LEGISLATIVE FISCAL ESTIMATE TO


ASSEMBLY COMMITTEE SUBSTITUTE FOR

ASSEMBLY, Nos. 671 and 495

 

STATE OF NEW JERSEY

 

DATED: JANUARY 23, 1997

 

      Assembly Committee Substitute for Assembly Bill Nos. 671 and 495 of 1996 establishes gross income tax advantages for employer or employee contributions to “medical savings accounts,” defined identically as medical savings accounts pursuant to the federal “Health Insurance Portability and Affordability Act of 1996,” Pub.L.104-191. The bill also authorizes the New Jersey Individual Health Coverage Program Board and the New Jersey Small Employer Health Benefits Program Board to establish a plan involving a medical savings account as one of the standard plans in each of the respective programs.

      Recently enacted 26 U.S.C. §220 allows those employees of small employers and the self employed who are covered by a “high deductible” health plan to establish medical savings accounts. Some of the contributions to these savings accounts can be excluded or deducted from the federal taxable income of the employee, up to $1,462.50 for employees with single coverage and up to $3,750 for those with family coverage in 1997. Funds withdrawn to pay eligible medical expenses remain excluded from taxation; funds withdrawn for other purposes are subject to taxation and to penalties.

      The federal program is a pilot program, limited so that the total number of employees allowed the tax advantages of medical savings accounts may not exceed 750,000. The bill provides exclusions and deductions for gross income tax purposes identical to the federal legislation. Only employees that enjoy the federal tax advantages may enjoy the New Jersey gross income tax exclusions and deductions. However, the bill also provides for the establishment of medical savings accounts that do not have the tax advantages. These non-tax advantaged plans have cost control benefits independent of their tax advantages.

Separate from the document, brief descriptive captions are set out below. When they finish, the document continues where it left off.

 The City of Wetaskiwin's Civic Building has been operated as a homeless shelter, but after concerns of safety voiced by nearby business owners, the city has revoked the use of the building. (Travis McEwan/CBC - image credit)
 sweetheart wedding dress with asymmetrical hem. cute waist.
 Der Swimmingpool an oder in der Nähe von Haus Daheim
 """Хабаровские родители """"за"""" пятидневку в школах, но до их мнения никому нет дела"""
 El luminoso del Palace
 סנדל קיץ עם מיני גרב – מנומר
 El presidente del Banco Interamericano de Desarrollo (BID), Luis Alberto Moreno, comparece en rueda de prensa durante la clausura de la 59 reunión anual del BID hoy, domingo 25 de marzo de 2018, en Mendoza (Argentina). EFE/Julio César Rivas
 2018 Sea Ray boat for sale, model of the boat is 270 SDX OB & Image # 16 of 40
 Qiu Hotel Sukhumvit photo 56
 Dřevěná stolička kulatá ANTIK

      No information was provided by the Office of Management and Budget on the fiscal impact of this bill, and no data are available to the Office of Legislative Services that would allow an estimate of the gross income tax revenue losses that might result from the allowance of the exclusions and deductions provided by the bill. While it is assumed that small employers, their employees and the self-employed will act rapidly to take advantage of the federal legislation, there is no way of determining how many of the 750,000 United States income tax payers who will be allowed the federal tax incentives will be New Jersey gross income tax payers who will be allowed the gross income tax exclusions or deductions.

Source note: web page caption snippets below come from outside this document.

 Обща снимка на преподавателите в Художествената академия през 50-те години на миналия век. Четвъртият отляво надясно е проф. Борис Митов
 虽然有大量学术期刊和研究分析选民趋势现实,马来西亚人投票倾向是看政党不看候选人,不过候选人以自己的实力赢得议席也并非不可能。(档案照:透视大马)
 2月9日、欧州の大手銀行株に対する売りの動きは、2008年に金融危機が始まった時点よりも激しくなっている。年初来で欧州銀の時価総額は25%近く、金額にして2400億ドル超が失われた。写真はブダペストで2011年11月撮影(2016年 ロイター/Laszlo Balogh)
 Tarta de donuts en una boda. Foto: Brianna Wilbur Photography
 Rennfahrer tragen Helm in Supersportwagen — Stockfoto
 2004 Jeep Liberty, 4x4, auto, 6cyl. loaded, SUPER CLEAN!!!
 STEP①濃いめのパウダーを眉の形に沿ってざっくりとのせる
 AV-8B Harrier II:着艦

      However, a tentative estimate of the potential revenue loss can be made. As there seems to be no reason that New Jersey residents are in any better or worse position to take advantage of the federal incentives than the residents of any other state, assume that Jersey residents will qualify for the 750,000 federal exempt accounts in the same proportion as all other federal taxpayers. It would be expected that about 24,500 New Jersey residents would qualify for federal benefits and therefore for gross income tax benefits. If each of these taxpayers exempted the maximum amount of $3,750 in tax year 1997, then the revenue impact from enactment of the bill effective for that calendar year might be a gross income tax loss of as much as $3 million, which would be distributed between State fiscal years 1997 and 1998.

      This legislative fiscal estimate has been produced by the Office of Legislative Services due to the failure of the Executive Branch to respond to our request for a fiscal note.

 

This fiscal estimate has been prepared pursuant to P.L.1980, c.67.